Novel Complete Methanogenic Pathways in Longitudinal Genomic Study of Monogastric Age-Associated Archaea

Background Archaea perform critical roles in the microbiome system, including utilizing hydrogen to allow for enhanced microbiome member growth and influencing overall host health. With the majority of microbiome research focussing on bacteria, the functions of archaea are largely still under investigation. Understanding methanogenic functions during the host lifetime will add to the limited knowledge on archaeal influence on gut and host health. In our study, we determined lifelong archaea detection and methanogenic functions while assessing global and host distribution of our novel archaeal metagenome assembled genomes (MAGs). We followed 7 monogastric swine throughout their life, from birth to adult (1-156 days of age), and collected feces at 22 time points. The samples underwent gDNA extraction, Illumina sequencing, bioinformatic quality and assembly processes, and MAG taxonomic assignment and functional annotation.

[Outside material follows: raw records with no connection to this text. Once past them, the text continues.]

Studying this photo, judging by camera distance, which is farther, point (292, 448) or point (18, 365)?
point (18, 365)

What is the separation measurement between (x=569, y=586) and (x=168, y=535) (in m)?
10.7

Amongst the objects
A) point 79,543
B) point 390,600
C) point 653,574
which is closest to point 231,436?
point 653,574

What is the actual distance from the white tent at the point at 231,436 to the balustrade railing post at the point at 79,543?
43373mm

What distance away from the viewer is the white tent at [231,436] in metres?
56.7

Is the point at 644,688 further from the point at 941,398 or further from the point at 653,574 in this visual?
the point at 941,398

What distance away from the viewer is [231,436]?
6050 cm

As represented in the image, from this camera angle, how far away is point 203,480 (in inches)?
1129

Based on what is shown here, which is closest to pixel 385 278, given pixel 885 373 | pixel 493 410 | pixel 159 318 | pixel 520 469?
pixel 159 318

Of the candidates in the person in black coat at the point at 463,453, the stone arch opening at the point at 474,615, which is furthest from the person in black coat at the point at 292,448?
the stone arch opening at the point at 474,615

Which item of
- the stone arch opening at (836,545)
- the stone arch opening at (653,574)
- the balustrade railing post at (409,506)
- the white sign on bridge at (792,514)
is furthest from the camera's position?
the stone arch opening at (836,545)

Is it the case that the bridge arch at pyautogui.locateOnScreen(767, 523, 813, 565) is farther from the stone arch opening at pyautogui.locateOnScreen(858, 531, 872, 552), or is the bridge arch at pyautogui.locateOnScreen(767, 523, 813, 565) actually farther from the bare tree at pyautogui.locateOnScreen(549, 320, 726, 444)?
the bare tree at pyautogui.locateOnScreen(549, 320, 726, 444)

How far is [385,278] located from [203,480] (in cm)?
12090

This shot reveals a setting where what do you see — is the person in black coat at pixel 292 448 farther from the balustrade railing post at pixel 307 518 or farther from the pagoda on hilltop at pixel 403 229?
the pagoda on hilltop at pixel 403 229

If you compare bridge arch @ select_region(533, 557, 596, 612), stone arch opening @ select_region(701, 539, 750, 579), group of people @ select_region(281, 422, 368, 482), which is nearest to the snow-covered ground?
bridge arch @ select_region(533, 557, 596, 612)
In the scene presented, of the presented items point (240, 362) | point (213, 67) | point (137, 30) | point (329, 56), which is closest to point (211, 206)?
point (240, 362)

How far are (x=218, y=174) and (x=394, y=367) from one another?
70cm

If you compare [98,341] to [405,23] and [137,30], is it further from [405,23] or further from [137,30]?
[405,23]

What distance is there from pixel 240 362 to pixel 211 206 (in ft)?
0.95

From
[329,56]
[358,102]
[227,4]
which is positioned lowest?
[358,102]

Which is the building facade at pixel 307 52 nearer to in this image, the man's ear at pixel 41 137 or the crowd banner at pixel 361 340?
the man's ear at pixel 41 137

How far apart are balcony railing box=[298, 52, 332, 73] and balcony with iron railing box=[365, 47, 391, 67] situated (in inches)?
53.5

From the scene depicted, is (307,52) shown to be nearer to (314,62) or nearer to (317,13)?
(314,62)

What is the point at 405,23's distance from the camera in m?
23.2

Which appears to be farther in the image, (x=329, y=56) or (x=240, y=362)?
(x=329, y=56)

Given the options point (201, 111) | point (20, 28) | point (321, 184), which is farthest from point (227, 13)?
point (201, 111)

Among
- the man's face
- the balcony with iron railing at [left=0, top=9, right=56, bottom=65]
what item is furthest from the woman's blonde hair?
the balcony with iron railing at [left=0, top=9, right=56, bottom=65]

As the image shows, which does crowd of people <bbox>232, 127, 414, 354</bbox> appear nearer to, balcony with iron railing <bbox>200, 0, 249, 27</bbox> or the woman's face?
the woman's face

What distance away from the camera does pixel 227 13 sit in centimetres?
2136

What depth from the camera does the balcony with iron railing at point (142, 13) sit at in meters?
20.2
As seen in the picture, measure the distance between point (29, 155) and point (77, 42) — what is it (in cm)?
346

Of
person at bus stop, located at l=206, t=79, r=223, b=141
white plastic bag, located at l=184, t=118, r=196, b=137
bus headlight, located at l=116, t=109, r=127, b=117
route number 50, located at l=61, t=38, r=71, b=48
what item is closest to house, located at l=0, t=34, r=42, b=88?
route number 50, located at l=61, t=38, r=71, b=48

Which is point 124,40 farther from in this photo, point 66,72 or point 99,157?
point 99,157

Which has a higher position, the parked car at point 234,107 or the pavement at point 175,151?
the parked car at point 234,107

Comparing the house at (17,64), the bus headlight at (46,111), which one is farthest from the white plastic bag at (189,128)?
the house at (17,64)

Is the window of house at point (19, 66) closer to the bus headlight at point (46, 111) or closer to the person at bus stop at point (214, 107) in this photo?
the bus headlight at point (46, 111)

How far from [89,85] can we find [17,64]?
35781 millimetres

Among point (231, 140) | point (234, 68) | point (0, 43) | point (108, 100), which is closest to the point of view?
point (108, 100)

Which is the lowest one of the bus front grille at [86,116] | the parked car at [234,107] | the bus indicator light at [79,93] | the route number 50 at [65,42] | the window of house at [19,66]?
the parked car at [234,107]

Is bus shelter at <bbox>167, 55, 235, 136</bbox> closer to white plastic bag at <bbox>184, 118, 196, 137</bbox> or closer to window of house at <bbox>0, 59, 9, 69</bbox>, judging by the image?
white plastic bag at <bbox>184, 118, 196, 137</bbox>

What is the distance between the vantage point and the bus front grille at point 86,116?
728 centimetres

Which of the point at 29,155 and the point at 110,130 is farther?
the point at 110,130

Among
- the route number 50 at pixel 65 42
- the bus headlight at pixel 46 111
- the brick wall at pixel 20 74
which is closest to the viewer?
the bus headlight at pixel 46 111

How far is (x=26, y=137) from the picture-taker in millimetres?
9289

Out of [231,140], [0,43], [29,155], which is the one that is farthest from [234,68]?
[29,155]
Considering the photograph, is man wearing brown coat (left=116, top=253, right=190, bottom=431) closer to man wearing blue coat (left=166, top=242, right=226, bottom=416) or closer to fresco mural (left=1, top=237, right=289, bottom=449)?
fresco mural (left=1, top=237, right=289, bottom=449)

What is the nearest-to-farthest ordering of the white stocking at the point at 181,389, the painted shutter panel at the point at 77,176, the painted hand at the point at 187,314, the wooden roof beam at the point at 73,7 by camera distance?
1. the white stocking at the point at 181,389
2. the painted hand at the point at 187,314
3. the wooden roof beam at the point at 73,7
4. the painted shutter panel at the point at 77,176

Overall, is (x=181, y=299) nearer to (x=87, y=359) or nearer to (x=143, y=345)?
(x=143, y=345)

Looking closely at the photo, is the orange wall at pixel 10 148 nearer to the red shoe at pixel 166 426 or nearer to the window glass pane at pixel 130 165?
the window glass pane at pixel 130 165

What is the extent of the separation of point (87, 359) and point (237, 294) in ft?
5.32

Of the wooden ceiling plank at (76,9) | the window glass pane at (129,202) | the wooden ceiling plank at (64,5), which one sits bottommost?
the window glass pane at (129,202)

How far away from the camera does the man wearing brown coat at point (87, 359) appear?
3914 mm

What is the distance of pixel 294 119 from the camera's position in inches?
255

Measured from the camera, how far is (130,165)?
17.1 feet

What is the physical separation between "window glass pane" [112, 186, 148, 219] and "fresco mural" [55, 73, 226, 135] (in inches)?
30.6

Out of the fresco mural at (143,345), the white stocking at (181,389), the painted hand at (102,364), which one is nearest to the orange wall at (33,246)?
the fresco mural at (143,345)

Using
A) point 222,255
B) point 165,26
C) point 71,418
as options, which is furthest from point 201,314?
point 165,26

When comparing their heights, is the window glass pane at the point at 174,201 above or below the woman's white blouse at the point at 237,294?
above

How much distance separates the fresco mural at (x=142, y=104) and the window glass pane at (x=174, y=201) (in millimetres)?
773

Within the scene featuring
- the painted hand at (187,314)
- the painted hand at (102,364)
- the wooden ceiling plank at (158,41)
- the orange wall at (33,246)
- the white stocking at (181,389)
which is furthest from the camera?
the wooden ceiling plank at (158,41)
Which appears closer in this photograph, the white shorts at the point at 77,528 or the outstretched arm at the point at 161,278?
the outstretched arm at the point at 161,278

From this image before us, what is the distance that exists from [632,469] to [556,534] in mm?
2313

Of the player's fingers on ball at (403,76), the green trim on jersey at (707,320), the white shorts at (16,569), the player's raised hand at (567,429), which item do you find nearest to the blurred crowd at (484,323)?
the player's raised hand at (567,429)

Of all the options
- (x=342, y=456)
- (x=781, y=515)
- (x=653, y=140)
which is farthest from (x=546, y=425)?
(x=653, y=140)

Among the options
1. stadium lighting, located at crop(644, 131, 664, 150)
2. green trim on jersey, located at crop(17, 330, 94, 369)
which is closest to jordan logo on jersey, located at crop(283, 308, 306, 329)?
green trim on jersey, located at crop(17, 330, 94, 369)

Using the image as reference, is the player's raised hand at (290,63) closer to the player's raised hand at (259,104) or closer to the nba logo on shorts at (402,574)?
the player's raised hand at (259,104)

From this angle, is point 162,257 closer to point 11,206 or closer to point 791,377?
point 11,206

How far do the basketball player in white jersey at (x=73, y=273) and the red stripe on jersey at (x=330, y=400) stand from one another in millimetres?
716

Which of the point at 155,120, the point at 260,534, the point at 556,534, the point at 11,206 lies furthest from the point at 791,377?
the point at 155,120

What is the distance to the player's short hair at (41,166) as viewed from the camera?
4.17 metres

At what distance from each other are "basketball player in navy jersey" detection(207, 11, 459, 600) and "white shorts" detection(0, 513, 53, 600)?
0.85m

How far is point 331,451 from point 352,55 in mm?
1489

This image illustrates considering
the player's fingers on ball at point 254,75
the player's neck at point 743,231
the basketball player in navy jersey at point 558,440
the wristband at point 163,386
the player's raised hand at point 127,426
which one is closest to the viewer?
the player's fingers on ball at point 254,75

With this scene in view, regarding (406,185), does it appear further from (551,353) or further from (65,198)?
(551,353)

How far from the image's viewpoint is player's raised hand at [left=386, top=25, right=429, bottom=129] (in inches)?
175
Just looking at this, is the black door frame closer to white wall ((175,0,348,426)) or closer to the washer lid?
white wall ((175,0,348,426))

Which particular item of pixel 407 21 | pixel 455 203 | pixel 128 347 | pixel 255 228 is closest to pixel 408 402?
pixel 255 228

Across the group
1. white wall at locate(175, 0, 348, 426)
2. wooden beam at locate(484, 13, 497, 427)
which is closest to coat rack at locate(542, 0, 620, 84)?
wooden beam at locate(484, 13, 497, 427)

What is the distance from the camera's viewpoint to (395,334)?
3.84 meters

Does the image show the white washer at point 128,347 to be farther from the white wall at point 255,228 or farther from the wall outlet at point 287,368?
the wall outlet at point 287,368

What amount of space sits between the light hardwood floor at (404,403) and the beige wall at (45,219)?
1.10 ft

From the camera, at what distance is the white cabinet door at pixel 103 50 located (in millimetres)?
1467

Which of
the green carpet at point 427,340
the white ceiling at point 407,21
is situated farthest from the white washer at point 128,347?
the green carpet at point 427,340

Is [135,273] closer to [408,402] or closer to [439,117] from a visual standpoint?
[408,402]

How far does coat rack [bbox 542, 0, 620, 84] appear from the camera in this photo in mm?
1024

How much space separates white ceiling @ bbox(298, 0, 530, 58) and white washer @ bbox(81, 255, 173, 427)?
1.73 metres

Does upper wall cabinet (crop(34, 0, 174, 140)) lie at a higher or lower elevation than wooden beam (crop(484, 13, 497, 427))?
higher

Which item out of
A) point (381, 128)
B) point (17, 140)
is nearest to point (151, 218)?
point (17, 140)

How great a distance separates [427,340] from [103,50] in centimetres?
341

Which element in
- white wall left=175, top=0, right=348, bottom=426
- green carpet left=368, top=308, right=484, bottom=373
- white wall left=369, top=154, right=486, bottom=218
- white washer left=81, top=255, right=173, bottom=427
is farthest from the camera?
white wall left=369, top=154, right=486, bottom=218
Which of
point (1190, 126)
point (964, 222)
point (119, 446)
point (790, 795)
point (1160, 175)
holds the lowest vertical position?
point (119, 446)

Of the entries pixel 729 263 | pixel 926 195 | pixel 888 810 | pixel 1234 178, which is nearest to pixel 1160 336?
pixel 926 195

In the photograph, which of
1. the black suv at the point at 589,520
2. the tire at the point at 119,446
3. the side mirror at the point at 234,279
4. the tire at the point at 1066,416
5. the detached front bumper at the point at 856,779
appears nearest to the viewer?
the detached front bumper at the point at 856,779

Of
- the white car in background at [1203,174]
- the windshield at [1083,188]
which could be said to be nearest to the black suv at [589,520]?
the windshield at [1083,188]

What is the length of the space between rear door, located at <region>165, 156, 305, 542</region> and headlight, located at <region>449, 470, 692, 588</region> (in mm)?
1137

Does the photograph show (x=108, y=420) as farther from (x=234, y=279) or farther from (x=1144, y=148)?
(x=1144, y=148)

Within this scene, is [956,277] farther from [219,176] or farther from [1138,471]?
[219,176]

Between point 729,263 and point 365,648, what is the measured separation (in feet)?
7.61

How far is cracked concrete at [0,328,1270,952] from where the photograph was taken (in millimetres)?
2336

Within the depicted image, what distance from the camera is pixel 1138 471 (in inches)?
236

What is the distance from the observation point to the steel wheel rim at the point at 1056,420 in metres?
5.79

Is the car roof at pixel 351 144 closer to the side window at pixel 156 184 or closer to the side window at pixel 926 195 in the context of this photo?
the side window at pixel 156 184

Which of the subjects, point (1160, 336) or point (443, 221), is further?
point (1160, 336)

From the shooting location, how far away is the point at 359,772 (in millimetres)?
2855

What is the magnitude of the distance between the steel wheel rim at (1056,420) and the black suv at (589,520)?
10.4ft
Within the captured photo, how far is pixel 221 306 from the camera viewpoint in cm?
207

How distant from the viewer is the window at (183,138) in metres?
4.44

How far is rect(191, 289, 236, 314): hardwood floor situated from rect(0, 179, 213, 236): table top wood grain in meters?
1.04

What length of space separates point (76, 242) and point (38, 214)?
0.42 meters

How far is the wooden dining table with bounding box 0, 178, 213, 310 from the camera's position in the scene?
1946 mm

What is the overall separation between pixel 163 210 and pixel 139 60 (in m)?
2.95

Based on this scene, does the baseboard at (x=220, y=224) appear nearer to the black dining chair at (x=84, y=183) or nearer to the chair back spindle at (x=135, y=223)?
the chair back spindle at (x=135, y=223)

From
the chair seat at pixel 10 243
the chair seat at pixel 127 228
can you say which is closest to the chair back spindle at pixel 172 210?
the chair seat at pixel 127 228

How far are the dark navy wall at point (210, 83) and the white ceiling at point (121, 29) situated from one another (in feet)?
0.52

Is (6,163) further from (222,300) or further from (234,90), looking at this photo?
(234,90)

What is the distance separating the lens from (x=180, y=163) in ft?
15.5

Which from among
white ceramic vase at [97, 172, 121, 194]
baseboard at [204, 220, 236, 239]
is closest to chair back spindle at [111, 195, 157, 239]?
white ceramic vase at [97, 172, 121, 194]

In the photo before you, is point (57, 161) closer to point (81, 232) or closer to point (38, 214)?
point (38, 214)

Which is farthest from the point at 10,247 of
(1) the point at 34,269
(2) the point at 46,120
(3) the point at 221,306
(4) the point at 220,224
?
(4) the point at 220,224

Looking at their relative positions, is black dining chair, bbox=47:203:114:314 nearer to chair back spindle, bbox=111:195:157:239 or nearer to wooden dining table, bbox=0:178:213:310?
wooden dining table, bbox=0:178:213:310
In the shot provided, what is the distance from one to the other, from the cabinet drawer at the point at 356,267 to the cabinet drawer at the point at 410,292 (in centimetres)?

Results We generated 1,130 non-redundant MAGs with 8 classified as methanogenic archaea. The taxonomic classifications were as follows: orders Methanomassiliicoccales (5) and Methanobacteriales (3); genera UBA71 (3), Methanomethylophilus (1), MX-02 (1), and Methanobrevibacter (3). We recovered the first US swine Methanobrevibacter UBA71 sp006954425 and Methanobrevibacter gottschalkii MAGs. The Methanobacteriales MAGs were identified primarily during the young, preweaned host whereas Methanomassiliicoccales primarily in the adult host. Moreover, we identified our methanogens in metagenomic sequences from Chinese swine, US adult humans, Mexican adult humans, Swedish adult humans, and paleontological humans, indicating that methanogens span different hosts, geography and time. We determined complete metabolic pathways for all three methanogenic pathways: hydrogenotrophic, methylotrophic, and acetoclastic. This study provided the first evidence of acetoclastic methanogenesis in monogastric archaea which indicated a previously unknown capability for acetate utilization in methanogenesis for monogastric methanogens. Overall, we hypothesized that the age-associated detection patterns were due to differential substrate availability via the host diet and microbial metabolism, and that these methanogenic functions are likely crucial to methanogens across hosts. This study provided a comprehensive, genome-centric investigation of monogastric-associated methanogens which will further our understanding of microbiome development and functions.